> [ACTIVITY]
What do the lines say from the start of the entries through the one containing "close up of"? Repeat them exactly.
=-=-=
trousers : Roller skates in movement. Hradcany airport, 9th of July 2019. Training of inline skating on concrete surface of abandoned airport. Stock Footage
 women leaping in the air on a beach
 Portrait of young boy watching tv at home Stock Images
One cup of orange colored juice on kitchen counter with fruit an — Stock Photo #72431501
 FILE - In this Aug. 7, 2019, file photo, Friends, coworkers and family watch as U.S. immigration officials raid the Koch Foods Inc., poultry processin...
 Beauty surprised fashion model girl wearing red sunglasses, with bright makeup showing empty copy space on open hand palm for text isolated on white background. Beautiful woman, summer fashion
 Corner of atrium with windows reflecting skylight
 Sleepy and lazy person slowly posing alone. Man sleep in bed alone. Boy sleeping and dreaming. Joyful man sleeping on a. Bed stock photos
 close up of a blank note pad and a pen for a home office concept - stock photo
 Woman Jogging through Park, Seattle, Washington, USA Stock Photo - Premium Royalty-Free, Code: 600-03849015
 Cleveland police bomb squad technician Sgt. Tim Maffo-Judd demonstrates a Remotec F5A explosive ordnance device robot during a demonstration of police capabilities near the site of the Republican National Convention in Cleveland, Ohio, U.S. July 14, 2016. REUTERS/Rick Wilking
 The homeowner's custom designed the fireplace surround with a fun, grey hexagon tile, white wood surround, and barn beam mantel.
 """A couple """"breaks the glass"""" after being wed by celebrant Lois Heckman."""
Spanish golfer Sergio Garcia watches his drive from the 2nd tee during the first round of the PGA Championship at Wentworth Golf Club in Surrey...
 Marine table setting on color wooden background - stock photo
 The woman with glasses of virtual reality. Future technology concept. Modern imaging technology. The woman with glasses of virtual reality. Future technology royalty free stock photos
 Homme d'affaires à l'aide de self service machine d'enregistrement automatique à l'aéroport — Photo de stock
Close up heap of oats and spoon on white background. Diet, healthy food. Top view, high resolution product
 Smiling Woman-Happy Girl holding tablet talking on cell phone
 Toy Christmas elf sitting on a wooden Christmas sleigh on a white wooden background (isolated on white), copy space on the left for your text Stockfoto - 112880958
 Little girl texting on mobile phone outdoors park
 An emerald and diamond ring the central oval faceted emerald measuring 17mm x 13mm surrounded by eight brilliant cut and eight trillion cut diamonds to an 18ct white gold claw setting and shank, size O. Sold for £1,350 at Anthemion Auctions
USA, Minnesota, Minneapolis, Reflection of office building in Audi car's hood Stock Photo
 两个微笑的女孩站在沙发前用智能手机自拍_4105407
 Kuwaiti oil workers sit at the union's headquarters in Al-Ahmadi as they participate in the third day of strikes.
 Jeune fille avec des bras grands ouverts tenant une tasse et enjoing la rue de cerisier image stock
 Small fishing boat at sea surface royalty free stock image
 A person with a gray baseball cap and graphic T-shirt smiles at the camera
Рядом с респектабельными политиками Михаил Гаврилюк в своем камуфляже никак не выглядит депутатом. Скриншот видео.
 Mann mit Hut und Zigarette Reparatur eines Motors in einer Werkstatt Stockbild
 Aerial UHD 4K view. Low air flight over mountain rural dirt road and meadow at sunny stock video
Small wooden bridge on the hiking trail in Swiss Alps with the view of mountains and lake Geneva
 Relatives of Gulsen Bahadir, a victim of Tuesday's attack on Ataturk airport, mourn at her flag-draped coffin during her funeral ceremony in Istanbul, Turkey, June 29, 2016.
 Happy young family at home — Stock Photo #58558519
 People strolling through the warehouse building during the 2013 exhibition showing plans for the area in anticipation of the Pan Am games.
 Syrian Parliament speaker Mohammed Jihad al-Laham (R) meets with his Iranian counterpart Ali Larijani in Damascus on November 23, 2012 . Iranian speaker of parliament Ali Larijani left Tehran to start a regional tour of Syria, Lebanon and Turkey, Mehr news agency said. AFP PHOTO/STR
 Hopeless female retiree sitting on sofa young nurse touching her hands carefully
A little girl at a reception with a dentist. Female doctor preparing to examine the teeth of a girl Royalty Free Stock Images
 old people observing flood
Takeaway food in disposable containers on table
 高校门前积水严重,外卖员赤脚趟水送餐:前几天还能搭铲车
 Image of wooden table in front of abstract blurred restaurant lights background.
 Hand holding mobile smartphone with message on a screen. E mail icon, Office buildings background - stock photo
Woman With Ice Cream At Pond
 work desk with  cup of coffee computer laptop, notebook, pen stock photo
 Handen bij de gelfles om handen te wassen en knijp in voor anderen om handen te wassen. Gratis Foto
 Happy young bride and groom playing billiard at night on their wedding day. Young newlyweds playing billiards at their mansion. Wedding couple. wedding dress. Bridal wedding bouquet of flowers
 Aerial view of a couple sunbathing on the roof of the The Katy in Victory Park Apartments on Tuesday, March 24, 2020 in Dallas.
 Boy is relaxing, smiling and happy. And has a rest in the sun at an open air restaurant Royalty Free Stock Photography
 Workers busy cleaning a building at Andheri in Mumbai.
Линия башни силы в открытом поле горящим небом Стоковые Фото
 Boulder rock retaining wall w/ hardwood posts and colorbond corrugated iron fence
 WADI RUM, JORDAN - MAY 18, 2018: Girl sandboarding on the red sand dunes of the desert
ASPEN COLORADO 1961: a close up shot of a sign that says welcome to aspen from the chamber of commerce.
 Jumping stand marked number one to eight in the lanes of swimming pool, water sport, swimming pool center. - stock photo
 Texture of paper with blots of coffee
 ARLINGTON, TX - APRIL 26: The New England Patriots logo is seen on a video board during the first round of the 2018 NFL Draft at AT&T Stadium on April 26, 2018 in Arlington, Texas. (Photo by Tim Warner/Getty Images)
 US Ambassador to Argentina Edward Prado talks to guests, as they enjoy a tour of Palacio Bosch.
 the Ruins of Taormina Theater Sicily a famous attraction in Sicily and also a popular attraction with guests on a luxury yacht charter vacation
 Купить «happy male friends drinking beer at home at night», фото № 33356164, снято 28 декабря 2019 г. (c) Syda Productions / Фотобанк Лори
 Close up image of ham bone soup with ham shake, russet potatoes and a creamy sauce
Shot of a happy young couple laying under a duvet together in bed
=-=-=
> [TASK ANSWER]
trousers : Roller skates in movement. Hradcany airport, 9th of July 2019. Training of inline skating on concrete surface of abandoned airport. Stock Footage
 women leaping in the air on a beach
 Portrait of young boy watching tv at home Stock Images
One cup of orange colored juice on kitchen counter with fruit an — Stock Photo #72431501
 FILE - In this Aug. 7, 2019, file photo, Friends, coworkers and family watch as U.S. immigration officials raid the Koch Foods Inc., poultry processin...
 Beauty surprised fashion model girl wearing red sunglasses, with bright makeup showing empty copy space on open hand palm for text isolated on white background. Beautiful woman, summer fashion
 Corner of atrium with windows reflecting skylight
 Sleepy and lazy person slowly posing alone. Man sleep in bed alone. Boy sleeping and dreaming. Joyful man sleeping on a. Bed stock photos
 close up of a blank note pad and a pen for a home office concept - stock photo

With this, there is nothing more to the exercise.